The decisive factor is the availability at the filling stations

Technically, too, BMW sees the hurdles falling. The new generation of fuel cells is twice as powerful as its predecessors. Unlike charging with electricity, a fuel cell car can be fully refueled in three minutes. The system was tested in northern Sweden in winter. Unlike cars with batteries, there is no loss of performance, “the fuel cell works even at minus 30 degrees,” promises Weber.

Hydrogen filling station in Berlin

The past shows how difficult the task of fuel cells is.

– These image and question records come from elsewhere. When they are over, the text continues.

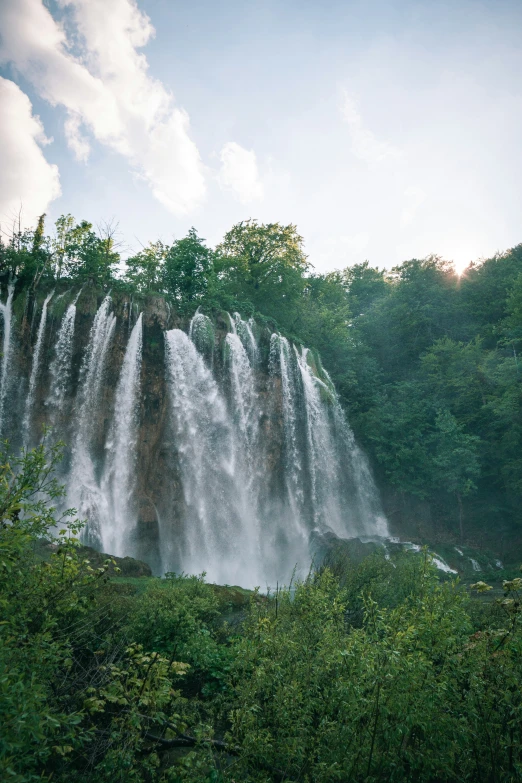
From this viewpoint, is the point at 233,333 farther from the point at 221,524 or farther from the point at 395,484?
the point at 395,484

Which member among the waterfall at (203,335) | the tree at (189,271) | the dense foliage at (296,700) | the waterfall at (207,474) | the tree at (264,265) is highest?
the tree at (264,265)

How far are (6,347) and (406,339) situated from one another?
30718 millimetres

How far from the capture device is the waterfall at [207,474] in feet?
74.8

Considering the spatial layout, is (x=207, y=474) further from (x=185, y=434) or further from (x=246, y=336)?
(x=246, y=336)

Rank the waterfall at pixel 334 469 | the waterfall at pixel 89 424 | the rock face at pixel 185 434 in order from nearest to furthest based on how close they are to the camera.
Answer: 1. the waterfall at pixel 89 424
2. the rock face at pixel 185 434
3. the waterfall at pixel 334 469

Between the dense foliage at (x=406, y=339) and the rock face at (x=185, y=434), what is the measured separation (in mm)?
2667

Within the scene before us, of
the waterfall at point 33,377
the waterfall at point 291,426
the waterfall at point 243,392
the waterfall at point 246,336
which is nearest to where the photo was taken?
the waterfall at point 33,377

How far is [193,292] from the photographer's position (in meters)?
30.3

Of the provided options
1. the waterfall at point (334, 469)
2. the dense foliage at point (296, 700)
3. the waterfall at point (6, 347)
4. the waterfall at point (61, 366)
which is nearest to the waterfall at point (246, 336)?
the waterfall at point (334, 469)

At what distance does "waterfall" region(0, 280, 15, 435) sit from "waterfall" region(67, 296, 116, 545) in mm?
3385

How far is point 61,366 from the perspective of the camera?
22.4 m

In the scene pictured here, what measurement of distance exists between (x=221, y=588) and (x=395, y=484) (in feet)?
69.2

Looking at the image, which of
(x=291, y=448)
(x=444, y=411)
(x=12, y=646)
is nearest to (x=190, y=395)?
(x=291, y=448)

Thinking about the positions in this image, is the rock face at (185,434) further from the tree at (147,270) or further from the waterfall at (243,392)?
the tree at (147,270)
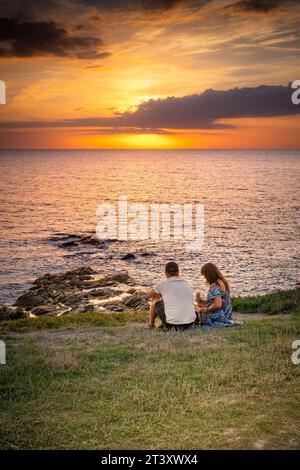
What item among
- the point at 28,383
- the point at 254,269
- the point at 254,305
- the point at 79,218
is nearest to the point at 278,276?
the point at 254,269

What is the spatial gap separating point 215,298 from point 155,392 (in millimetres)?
5445

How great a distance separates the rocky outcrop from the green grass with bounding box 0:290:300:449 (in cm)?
1416

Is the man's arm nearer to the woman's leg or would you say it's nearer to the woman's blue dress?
the woman's leg

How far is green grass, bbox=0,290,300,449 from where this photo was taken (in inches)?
271

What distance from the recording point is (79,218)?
7450cm

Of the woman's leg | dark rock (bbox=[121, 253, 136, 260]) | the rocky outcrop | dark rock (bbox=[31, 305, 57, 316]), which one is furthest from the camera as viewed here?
dark rock (bbox=[121, 253, 136, 260])

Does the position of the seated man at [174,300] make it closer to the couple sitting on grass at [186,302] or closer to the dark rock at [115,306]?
the couple sitting on grass at [186,302]

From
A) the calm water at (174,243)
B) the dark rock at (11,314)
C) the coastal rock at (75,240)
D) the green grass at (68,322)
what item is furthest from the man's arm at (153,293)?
the coastal rock at (75,240)

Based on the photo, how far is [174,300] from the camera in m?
13.3

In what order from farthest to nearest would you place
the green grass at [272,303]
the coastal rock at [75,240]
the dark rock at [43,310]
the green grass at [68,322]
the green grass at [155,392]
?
1. the coastal rock at [75,240]
2. the dark rock at [43,310]
3. the green grass at [272,303]
4. the green grass at [68,322]
5. the green grass at [155,392]

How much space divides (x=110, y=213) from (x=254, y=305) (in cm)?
6347

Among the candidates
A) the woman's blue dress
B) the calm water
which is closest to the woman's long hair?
the woman's blue dress

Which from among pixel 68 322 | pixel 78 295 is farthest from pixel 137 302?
pixel 68 322

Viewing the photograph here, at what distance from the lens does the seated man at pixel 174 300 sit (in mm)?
13164
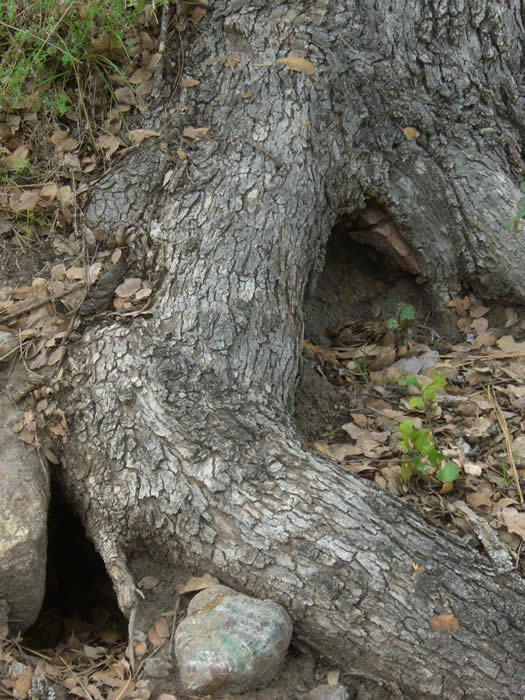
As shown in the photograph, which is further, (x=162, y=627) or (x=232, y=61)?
(x=232, y=61)

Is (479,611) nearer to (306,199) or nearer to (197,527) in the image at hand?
(197,527)

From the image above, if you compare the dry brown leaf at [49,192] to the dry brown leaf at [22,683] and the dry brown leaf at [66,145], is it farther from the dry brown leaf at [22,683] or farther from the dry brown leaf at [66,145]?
the dry brown leaf at [22,683]

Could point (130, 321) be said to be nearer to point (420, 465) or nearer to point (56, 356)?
point (56, 356)

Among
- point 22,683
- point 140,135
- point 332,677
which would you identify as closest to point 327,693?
point 332,677

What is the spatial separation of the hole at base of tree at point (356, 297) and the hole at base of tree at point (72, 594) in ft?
4.75

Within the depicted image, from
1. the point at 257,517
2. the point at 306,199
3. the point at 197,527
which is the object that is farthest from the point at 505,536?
the point at 306,199

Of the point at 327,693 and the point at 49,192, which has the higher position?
the point at 49,192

(Photo: imago images/Jochen Eckel)

And unlike the battery, hardly any lithium, cobalt or other critical raw materials are needed to manufacture the fuel cell. Only expensive platinum is needed – but there is plenty of that in the catalytic converters of the old combustion engines at the scrap yard.

graphic

“There is a certain skepticism at BMW about a purely electric course,” says Stefan Bratzel, Director of the Center of Automotive Management. “The Board of Management therefore wants to keep an alternative to battery power open.”

But as a relatively small car manufacturer, it will be difficult to establish fuel cells on the market, warns Bratzel. This applies to the costs of the drive itself, but also to the availability of a nationwide tank network. “That’s why the fuel cell is a daring bet on the future, especially if no mass manufacturer like Toyota or Volkswagen joins in,” says Bratzel.

The VW Group has not yet followed suit

The past shows how difficult the task of fuel cells is. Around the turn of the millennium, it was above all the Daimler managers who raved about the mass use of “cold combustion”. In 2003, Mercedes even launched a small series with the A-Class, but it has remained small series and test fleets to this day. Mercedes is currently only working on a pre-series model of the GLC off-road vehicle, because the focus is “initially on the roll-out of battery-electric vehicles”.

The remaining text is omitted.